Financial Fraud Detection and Prevention Using Blockchain and Integration of Hyperledger
Global economies are continually threatened by financial frauds and crimes, resulting in large financial losses and ersosion of public confidence in banking institutions. Conventional methods of identifying and preventing fraud often prove ineffective due to their reactive nature and incapacity to handle large-scale transactions. This paper investigates the potential ofblockchain technology as a prompt resolution for detecting and preventing financial fraud. Blockchain's inherent features of decentralization, transparency, and immutability can establish a strong framework for secure and transparent financial transactions.
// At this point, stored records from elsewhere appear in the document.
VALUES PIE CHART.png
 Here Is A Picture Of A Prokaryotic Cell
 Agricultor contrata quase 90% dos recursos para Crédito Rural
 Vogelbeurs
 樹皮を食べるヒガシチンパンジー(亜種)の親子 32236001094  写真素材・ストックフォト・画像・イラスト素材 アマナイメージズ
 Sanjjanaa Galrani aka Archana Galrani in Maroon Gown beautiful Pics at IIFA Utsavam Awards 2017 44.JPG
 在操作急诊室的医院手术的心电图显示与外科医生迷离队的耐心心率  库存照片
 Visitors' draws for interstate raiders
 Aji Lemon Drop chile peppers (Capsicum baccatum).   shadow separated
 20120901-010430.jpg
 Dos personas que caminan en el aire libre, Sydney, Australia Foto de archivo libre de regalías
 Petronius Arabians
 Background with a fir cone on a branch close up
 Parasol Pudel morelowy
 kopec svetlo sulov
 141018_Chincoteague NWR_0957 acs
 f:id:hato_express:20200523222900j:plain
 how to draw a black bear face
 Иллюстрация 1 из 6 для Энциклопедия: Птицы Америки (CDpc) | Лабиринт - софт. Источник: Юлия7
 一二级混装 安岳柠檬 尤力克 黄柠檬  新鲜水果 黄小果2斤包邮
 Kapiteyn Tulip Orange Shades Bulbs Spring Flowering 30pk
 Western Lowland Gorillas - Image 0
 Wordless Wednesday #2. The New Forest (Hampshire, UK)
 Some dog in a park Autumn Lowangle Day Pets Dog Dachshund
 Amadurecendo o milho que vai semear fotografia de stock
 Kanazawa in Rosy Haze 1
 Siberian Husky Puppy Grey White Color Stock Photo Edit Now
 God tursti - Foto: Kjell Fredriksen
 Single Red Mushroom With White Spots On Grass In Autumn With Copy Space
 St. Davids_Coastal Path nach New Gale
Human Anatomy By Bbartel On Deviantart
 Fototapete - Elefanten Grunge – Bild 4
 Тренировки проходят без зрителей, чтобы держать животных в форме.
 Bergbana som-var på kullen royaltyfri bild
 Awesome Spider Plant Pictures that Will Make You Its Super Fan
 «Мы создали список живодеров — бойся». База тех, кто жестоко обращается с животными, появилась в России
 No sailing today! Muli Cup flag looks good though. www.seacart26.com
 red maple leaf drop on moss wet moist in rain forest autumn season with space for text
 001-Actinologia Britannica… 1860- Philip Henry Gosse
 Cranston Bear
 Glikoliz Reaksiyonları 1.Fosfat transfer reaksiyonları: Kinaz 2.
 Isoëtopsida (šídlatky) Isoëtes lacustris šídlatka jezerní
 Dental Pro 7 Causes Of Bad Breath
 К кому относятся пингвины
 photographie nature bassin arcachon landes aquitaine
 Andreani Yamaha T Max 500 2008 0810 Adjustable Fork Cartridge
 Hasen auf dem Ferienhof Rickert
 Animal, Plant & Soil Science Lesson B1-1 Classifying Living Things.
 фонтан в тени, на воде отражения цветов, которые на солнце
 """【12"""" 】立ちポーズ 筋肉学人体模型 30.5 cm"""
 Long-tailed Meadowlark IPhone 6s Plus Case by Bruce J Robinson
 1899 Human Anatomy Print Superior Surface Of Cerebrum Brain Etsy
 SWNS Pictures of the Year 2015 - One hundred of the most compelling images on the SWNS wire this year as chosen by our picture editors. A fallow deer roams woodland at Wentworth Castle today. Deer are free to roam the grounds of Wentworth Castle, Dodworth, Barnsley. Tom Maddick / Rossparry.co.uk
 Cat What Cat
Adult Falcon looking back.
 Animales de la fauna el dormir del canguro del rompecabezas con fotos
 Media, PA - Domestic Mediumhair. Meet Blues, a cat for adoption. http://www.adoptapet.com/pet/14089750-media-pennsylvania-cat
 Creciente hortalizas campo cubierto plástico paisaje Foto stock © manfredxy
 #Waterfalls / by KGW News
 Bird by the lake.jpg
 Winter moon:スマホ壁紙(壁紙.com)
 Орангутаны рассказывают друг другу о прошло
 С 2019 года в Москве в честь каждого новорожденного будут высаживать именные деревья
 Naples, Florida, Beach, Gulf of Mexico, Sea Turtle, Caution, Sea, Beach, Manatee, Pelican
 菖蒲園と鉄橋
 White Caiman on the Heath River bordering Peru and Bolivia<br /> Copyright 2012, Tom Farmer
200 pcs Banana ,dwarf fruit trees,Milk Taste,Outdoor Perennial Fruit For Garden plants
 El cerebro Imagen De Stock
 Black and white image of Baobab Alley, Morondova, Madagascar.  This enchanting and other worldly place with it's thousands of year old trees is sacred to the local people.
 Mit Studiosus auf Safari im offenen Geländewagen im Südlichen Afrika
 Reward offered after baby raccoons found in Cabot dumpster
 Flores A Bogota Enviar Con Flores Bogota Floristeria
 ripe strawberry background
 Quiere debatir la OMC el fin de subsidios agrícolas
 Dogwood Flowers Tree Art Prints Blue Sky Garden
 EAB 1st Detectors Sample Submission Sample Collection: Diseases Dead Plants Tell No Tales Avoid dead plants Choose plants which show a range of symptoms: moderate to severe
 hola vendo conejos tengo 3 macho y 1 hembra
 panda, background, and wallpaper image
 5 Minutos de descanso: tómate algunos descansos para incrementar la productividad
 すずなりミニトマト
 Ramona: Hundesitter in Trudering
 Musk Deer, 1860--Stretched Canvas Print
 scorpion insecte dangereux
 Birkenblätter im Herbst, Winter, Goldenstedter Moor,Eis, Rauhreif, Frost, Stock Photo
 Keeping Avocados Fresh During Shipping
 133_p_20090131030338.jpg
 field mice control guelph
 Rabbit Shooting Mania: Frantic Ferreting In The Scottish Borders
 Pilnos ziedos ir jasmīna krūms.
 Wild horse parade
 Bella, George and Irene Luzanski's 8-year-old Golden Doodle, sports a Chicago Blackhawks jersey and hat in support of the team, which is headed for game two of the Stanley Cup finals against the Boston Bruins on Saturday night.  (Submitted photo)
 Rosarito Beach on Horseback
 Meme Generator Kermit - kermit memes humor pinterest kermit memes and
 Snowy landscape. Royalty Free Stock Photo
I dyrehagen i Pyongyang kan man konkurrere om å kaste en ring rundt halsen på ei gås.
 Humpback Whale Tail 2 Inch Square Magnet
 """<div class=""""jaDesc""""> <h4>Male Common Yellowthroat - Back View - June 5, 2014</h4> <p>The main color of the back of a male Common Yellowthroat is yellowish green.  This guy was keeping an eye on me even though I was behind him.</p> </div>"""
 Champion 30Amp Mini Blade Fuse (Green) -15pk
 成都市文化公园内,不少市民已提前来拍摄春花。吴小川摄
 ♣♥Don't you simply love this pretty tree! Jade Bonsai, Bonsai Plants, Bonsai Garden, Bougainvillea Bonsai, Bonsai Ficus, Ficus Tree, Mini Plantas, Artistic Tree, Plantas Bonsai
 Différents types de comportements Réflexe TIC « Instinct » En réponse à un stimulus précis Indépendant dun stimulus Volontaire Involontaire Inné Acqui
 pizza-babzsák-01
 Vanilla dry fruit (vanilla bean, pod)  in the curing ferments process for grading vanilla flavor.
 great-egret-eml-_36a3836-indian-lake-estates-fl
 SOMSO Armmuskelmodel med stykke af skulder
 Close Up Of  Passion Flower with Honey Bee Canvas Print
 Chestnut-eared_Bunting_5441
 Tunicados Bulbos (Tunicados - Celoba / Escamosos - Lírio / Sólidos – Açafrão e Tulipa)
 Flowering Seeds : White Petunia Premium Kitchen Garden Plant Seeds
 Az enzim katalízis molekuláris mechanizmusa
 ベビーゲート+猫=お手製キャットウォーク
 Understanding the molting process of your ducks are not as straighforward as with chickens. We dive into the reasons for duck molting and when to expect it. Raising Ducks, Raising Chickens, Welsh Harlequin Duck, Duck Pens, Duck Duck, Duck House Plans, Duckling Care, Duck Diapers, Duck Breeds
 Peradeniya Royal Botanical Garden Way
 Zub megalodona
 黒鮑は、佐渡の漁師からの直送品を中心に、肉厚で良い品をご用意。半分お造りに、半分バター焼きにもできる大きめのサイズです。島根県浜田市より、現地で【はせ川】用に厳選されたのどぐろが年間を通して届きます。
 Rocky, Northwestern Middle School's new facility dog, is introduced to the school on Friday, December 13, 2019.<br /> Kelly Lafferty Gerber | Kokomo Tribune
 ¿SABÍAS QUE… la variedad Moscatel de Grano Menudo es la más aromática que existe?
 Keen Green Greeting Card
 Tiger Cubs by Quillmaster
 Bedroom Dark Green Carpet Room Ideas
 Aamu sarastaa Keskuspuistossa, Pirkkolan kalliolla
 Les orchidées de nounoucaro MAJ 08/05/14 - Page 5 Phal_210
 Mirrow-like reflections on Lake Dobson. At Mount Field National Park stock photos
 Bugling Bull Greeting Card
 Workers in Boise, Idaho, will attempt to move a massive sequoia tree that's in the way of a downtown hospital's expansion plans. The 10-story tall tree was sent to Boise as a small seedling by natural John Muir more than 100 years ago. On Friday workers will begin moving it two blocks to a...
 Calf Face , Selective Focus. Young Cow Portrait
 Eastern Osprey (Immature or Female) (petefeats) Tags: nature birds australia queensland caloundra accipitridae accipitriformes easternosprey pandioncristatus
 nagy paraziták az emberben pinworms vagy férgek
By utilizing the distributed ledger and smart contract features of blockchain, it is feasible to create a system that can identify fraudulent activities in real-time and prevent their occurrence. The paper explores the workings of such a system, discusses its potential advantages and challenges, and provides insights into its practical implementation. The results could herald a new age in financial security, with blockchain technology playing a crucial role in combating financial fraud and crime. In addition, the paper also delves into the integration of Hyperledger, a permissioned blockchain framework, as a strategic component in the development of the proposed system, enhancing the security and efficiency of global financial transactions.